### Trecho do texto
Quando
atos, palavras e omissões são desnudados...
Por
Alessandra Leles Rocha
É certo que vivemos tempos que
insistem em nos roubar a paciência e nos preencher de indignação, de repulsa,
de raiva, de incompreensão, até o mais profundo da alma.
Mas, há certas questões que
precisamos nos abster desses sentimentos para olhá-las além do visível, com o
máximo de clareza e objetividade. É o caso, por exemplo, do ser humano.
Há uma quantidade de rótulos, estereotipizações,
preconceitos, que são constantemente lançados sobre ele a fim de denegrir,
macular, ilegitimar, constranger, punir, banir a sua existência do contexto
social.
Está no rol das fórmulas
perversas e cruéis de segregação para constituir um modelo padrão de sociedade,
preconcebido a partir de demandas e interesses oriundos de grupos dominantes.
Portanto, é assim que as minorias
sociais vão sendo estabelecidas e reafirmadas ao longo do tempo. É bom que se
esclareça que elas nem sempre estão em desvantagem numérica na sociedade; mas,
em desvantagem nos jogos de poder.
Daí o fato das mulheres, dos indígenas,
dos deficientes, dos idosos, dos obesos, da população negra, do grupo LGBTQIA+,
serem retratados como minorias.
Além disso, apesar das
particularidades de cada grupo, todos eles têm em comum a condição de
vulnerabilidade social, na medida em que não se encontram respaldados, muitas
vezes, nem em teoria e nem na prática jurídica do país em que vivem.
Afinal de contas, é preciso
considerar que muitos deles se encontram em processo de formação identitária,
em razão de toda uma deslegitimação da sua identidade sociocultural.
O que explica, de certo modo, a
razão pela qual vivem em constante movimento de questionamento e ruptura
paradigmática em relação aos privilégios e padrões estabelecidos pelos grupos
dominantes.
Mas, para que de fato consigam
afirmar a sua presença e a participação na sociedade é que eles têm se colocado
cada vez mais organizados discursivamente nos mais diferentes campos sociais,
ou seja, em debates étnico-raciais, religiosos, sobre questões de gênero e de sexualidade,
linguísticos, culturais, de acessibilidade e deficiência.
No entanto, apesar da constatação
da existência de tantos desafios sociais para essa diversidade humana, a existência
dos tais rótulos, estereotipizações e preconceitos impede de se analisar a
questão pelo único ponto de vista cabível, ou seja, o ser humano.

### Tarefa proposta 1
As afirmações a seguir concordam com o trecho sobre minorias sociais? (a) As minorias sociais estão sempre em desvantagem numérica na sociedade. (b) Os idosos e os obesos estão entre os grupos retratados como minorias. (c) Esses grupos têm se organizado cada vez mais discursivamente em diferentes campos sociais. Responda sim ou não a cada uma e cite entre aspas as palavras do trecho que decidem.

### Dados fornecidos

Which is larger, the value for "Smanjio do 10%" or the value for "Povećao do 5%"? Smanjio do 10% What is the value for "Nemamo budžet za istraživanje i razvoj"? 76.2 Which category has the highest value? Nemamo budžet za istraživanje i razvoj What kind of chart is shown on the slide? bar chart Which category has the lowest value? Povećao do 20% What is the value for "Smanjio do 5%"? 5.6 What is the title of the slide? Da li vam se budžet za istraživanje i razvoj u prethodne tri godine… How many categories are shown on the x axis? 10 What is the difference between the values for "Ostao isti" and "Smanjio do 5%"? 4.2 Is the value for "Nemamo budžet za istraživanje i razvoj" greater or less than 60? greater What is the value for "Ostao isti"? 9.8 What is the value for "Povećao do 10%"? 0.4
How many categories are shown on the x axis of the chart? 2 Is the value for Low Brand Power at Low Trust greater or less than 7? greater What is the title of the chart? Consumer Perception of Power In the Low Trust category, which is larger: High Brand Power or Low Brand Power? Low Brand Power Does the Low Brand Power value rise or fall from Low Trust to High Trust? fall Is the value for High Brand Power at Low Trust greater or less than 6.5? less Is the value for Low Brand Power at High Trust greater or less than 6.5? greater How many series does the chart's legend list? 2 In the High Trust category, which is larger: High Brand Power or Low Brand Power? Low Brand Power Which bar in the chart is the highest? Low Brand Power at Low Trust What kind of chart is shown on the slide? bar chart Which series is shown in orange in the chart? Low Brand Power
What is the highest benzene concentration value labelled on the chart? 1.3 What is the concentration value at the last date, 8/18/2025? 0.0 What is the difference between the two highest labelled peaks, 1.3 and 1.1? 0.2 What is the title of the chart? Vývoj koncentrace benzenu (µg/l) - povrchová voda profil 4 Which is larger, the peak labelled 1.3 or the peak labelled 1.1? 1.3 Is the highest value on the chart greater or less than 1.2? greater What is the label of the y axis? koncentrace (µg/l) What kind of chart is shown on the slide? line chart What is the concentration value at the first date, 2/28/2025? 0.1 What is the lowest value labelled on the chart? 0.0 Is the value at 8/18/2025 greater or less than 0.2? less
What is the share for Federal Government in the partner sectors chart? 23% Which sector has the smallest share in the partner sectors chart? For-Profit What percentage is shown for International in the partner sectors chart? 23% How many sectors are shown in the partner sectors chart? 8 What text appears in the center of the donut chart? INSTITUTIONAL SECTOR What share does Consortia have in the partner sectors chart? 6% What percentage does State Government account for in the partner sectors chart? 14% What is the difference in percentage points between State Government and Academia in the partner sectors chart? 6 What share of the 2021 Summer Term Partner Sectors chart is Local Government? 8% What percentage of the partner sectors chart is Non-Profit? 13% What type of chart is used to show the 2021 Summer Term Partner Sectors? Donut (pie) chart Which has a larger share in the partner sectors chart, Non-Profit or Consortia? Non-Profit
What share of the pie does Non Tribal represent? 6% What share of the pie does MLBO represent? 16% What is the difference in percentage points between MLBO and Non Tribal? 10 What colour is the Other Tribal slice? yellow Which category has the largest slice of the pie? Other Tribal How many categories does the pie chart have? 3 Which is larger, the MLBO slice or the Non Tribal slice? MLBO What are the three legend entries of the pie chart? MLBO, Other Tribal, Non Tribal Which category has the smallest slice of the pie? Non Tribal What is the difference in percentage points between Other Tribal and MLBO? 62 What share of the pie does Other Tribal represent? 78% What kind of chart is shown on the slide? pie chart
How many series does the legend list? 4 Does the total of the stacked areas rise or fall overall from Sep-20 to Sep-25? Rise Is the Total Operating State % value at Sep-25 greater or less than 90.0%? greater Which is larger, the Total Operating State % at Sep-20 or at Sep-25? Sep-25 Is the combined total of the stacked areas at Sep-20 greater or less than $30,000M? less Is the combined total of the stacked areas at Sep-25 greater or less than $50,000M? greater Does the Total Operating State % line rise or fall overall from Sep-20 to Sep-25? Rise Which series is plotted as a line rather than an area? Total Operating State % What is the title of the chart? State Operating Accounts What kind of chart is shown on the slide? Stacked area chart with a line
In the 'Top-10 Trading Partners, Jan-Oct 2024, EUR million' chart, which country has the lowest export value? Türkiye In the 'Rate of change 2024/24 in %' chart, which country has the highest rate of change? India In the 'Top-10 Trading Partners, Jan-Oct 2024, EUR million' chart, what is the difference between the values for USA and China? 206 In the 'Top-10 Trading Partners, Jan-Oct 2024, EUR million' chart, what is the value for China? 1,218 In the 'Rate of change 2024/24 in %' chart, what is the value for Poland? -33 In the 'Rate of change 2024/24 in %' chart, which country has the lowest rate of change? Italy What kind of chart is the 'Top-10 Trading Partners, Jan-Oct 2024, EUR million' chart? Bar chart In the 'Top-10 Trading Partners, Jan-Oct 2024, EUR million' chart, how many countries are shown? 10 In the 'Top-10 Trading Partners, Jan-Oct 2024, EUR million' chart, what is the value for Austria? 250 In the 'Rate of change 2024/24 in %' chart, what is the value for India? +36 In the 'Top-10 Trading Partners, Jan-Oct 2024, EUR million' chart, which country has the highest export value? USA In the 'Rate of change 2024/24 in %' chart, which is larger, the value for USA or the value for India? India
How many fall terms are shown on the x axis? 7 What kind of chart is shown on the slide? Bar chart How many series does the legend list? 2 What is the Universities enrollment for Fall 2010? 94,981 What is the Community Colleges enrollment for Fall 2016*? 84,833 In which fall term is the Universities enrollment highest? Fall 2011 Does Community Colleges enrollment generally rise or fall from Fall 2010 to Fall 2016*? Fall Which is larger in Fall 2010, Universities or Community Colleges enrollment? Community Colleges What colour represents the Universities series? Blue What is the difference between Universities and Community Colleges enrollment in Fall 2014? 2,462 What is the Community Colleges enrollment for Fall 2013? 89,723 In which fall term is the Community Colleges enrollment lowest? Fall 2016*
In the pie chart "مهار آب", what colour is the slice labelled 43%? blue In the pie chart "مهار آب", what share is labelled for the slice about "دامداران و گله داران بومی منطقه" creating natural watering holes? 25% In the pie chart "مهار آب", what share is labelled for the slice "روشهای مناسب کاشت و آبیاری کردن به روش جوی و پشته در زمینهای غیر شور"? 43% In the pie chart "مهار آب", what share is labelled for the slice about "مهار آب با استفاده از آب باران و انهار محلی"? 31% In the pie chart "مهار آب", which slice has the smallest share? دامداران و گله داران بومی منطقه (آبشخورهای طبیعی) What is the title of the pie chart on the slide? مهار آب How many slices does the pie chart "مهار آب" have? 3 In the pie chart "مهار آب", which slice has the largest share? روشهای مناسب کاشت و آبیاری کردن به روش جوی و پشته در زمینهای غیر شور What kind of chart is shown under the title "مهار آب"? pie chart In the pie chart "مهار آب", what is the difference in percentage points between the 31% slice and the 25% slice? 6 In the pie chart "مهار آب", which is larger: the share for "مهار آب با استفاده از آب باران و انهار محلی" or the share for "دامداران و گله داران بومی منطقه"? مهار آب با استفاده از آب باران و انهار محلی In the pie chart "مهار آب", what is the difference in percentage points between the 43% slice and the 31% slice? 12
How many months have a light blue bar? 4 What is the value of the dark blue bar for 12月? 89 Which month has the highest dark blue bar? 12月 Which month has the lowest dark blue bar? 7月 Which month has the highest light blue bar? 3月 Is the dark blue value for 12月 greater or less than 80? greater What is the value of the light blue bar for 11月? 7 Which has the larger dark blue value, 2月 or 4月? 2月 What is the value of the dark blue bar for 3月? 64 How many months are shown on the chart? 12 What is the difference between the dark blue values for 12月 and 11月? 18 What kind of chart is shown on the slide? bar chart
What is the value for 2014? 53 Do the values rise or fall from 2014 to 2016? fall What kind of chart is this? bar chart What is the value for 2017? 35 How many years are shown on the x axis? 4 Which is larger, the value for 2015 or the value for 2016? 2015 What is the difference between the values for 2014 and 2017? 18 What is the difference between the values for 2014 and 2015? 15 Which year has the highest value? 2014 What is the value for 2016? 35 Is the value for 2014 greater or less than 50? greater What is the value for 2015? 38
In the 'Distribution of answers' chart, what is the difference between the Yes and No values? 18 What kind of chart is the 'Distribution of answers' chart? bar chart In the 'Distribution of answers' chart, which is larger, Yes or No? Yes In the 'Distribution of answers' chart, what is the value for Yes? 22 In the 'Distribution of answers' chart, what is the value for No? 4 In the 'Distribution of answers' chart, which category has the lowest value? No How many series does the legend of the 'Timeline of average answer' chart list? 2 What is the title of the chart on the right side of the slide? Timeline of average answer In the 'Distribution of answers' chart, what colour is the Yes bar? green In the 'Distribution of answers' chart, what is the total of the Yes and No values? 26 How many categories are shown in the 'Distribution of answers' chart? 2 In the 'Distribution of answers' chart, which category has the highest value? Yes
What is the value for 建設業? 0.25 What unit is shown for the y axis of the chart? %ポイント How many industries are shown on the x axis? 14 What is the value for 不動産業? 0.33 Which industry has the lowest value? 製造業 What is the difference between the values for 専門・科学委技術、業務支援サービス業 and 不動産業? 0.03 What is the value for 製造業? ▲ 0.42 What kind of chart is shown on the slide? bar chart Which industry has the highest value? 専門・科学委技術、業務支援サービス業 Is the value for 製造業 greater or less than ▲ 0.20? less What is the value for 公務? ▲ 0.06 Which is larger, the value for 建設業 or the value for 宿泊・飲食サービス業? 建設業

### Tarefa proposta 2
Liste todas as linhas da listagem que contêm a palavra "sectors" e copie cada uma por inteiro, levando em conta a diferença entre maiúsculas e minúsculas.

### Resposta esperada 1
(a) Não: "elas nem sempre estão em desvantagem numérica na sociedade; mas, em desvantagem nos jogos de poder."
(b) Sim: "dos deficientes, dos idosos, dos obesos, da população negra, do grupo LGBTQIA+, serem retratados como minorias."
(c) Sim: "eles têm se colocado cada vez mais organizados discursivamente nos mais diferentes campos sociais"

### Resposta esperada 2
What is the share for Federal Government in the partner sectors chart? 23% Which sector has the smallest share in the partner sectors chart? For-Profit What percentage is shown for International in the partner sectors chart? 23% How many sectors are shown in the partner sectors chart? 8 What text appears in the center of the donut chart? INSTITUTIONAL SECTOR What share does Consortia have in the partner sectors chart? 6% What percentage does State Government account for in the partner sectors chart? 14% What is the difference in percentage points between State Government and Academia in the partner sectors chart? 6 What share of the 2021 Summer Term Partner Sectors chart is Local Government? 8% What percentage of the partner sectors chart is Non-Profit? 13% What type of chart is used to show the 2021 Summer Term Partner Sectors? Donut (pie) chart Which has a larger share in the partner sectors chart, Non-Profit or Consortia? Non-Profit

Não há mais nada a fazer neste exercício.